The circle of light grows as the mind acts upon God and is acted upon by God.  The mind sees certain problems, and advances in their solution.  Quite literally, it questions God, begging Him for more light.  Pushing back the darkness does of course increase the extent of our light.  But there is a question not only of the extent of light but of intensity. The way of life for the mind is to live in the light and revel in the light, and grow in the light in all tranquility.
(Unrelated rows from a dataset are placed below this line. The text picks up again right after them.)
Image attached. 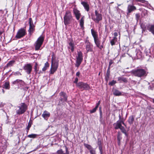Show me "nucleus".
<instances>
[{
  "label": "nucleus",
  "instance_id": "a878e982",
  "mask_svg": "<svg viewBox=\"0 0 154 154\" xmlns=\"http://www.w3.org/2000/svg\"><path fill=\"white\" fill-rule=\"evenodd\" d=\"M110 69H109V68H108V69L106 73V75L105 77V79L106 81H107L108 80L109 78V76L110 75Z\"/></svg>",
  "mask_w": 154,
  "mask_h": 154
},
{
  "label": "nucleus",
  "instance_id": "09e8293b",
  "mask_svg": "<svg viewBox=\"0 0 154 154\" xmlns=\"http://www.w3.org/2000/svg\"><path fill=\"white\" fill-rule=\"evenodd\" d=\"M138 51L140 54L141 53L140 51ZM138 53H136V56H137V57L138 58H140V57H141V55L140 54H138Z\"/></svg>",
  "mask_w": 154,
  "mask_h": 154
},
{
  "label": "nucleus",
  "instance_id": "423d86ee",
  "mask_svg": "<svg viewBox=\"0 0 154 154\" xmlns=\"http://www.w3.org/2000/svg\"><path fill=\"white\" fill-rule=\"evenodd\" d=\"M76 61L75 64V66L78 67L83 60V56L82 52L81 51L78 52L77 55L76 57Z\"/></svg>",
  "mask_w": 154,
  "mask_h": 154
},
{
  "label": "nucleus",
  "instance_id": "338daca9",
  "mask_svg": "<svg viewBox=\"0 0 154 154\" xmlns=\"http://www.w3.org/2000/svg\"><path fill=\"white\" fill-rule=\"evenodd\" d=\"M99 110H100V111H101V107H99Z\"/></svg>",
  "mask_w": 154,
  "mask_h": 154
},
{
  "label": "nucleus",
  "instance_id": "a211bd4d",
  "mask_svg": "<svg viewBox=\"0 0 154 154\" xmlns=\"http://www.w3.org/2000/svg\"><path fill=\"white\" fill-rule=\"evenodd\" d=\"M23 81L20 79H17L16 80L12 82V85H21L23 83Z\"/></svg>",
  "mask_w": 154,
  "mask_h": 154
},
{
  "label": "nucleus",
  "instance_id": "39448f33",
  "mask_svg": "<svg viewBox=\"0 0 154 154\" xmlns=\"http://www.w3.org/2000/svg\"><path fill=\"white\" fill-rule=\"evenodd\" d=\"M44 40V36L41 35L37 39L35 42V50H38L42 45Z\"/></svg>",
  "mask_w": 154,
  "mask_h": 154
},
{
  "label": "nucleus",
  "instance_id": "3c124183",
  "mask_svg": "<svg viewBox=\"0 0 154 154\" xmlns=\"http://www.w3.org/2000/svg\"><path fill=\"white\" fill-rule=\"evenodd\" d=\"M14 74L15 75H21V74L20 73V72H15Z\"/></svg>",
  "mask_w": 154,
  "mask_h": 154
},
{
  "label": "nucleus",
  "instance_id": "13d9d810",
  "mask_svg": "<svg viewBox=\"0 0 154 154\" xmlns=\"http://www.w3.org/2000/svg\"><path fill=\"white\" fill-rule=\"evenodd\" d=\"M123 133L125 135V136H127L128 135V134L126 133V131H125L124 132H123Z\"/></svg>",
  "mask_w": 154,
  "mask_h": 154
},
{
  "label": "nucleus",
  "instance_id": "2f4dec72",
  "mask_svg": "<svg viewBox=\"0 0 154 154\" xmlns=\"http://www.w3.org/2000/svg\"><path fill=\"white\" fill-rule=\"evenodd\" d=\"M15 62L14 60H11L6 65V66L8 67L12 66Z\"/></svg>",
  "mask_w": 154,
  "mask_h": 154
},
{
  "label": "nucleus",
  "instance_id": "72a5a7b5",
  "mask_svg": "<svg viewBox=\"0 0 154 154\" xmlns=\"http://www.w3.org/2000/svg\"><path fill=\"white\" fill-rule=\"evenodd\" d=\"M37 135L35 134H29L27 136V137L29 138H35L37 137Z\"/></svg>",
  "mask_w": 154,
  "mask_h": 154
},
{
  "label": "nucleus",
  "instance_id": "1a4fd4ad",
  "mask_svg": "<svg viewBox=\"0 0 154 154\" xmlns=\"http://www.w3.org/2000/svg\"><path fill=\"white\" fill-rule=\"evenodd\" d=\"M29 29L28 30V32L29 34L31 35L35 30V25L34 24L31 18H29Z\"/></svg>",
  "mask_w": 154,
  "mask_h": 154
},
{
  "label": "nucleus",
  "instance_id": "412c9836",
  "mask_svg": "<svg viewBox=\"0 0 154 154\" xmlns=\"http://www.w3.org/2000/svg\"><path fill=\"white\" fill-rule=\"evenodd\" d=\"M113 125L116 129H119L122 126L120 122L118 121L116 122V123H114Z\"/></svg>",
  "mask_w": 154,
  "mask_h": 154
},
{
  "label": "nucleus",
  "instance_id": "cd10ccee",
  "mask_svg": "<svg viewBox=\"0 0 154 154\" xmlns=\"http://www.w3.org/2000/svg\"><path fill=\"white\" fill-rule=\"evenodd\" d=\"M113 94L116 96H119L122 95V93L119 90L115 89L113 91Z\"/></svg>",
  "mask_w": 154,
  "mask_h": 154
},
{
  "label": "nucleus",
  "instance_id": "c03bdc74",
  "mask_svg": "<svg viewBox=\"0 0 154 154\" xmlns=\"http://www.w3.org/2000/svg\"><path fill=\"white\" fill-rule=\"evenodd\" d=\"M113 63V62L112 60H110L109 63V65L108 68H109V69H110V66Z\"/></svg>",
  "mask_w": 154,
  "mask_h": 154
},
{
  "label": "nucleus",
  "instance_id": "7ed1b4c3",
  "mask_svg": "<svg viewBox=\"0 0 154 154\" xmlns=\"http://www.w3.org/2000/svg\"><path fill=\"white\" fill-rule=\"evenodd\" d=\"M64 24L66 26L69 24L73 20L71 11L69 10L67 11L63 17Z\"/></svg>",
  "mask_w": 154,
  "mask_h": 154
},
{
  "label": "nucleus",
  "instance_id": "aec40b11",
  "mask_svg": "<svg viewBox=\"0 0 154 154\" xmlns=\"http://www.w3.org/2000/svg\"><path fill=\"white\" fill-rule=\"evenodd\" d=\"M50 116V113L46 111H45L42 115V116L46 120L48 119Z\"/></svg>",
  "mask_w": 154,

In all tranquility, I say, but with immeasurable labor.  That is another of those opposites whose tension makes our life.  There is, as I have said earlier, real pain for the mind as it brings its almost atrophied muscles into action without the comforting crutch of imagination.  This gets a little easier as the habit grows.  Slowly the mind grows out of its reliance upon the images that had stultified it.  But this cleansing of the intellect is not a thing that can ever be done once and for all in this life.  Imagination is forever creeping up on us, betraying us without our knowing it. The mind can do that too and most of our minds have been doing it.  Even after they have been converted to better ways, they still long for their old sins, very much as Saint Augustine did.  Certainly, the battle gets easier as one goes on.  The intellect begins to develop its muscles, and begins even to enjoy using them.  But imagination is always lurking in the background: the intellect is still, unknown to itself, affected in its own proper processes by images it had rejected and even forgotten.  "The price of freedom is eternal vigilance."  That applies to all freedom, including the freedom of the intellect to do its own laborious housework.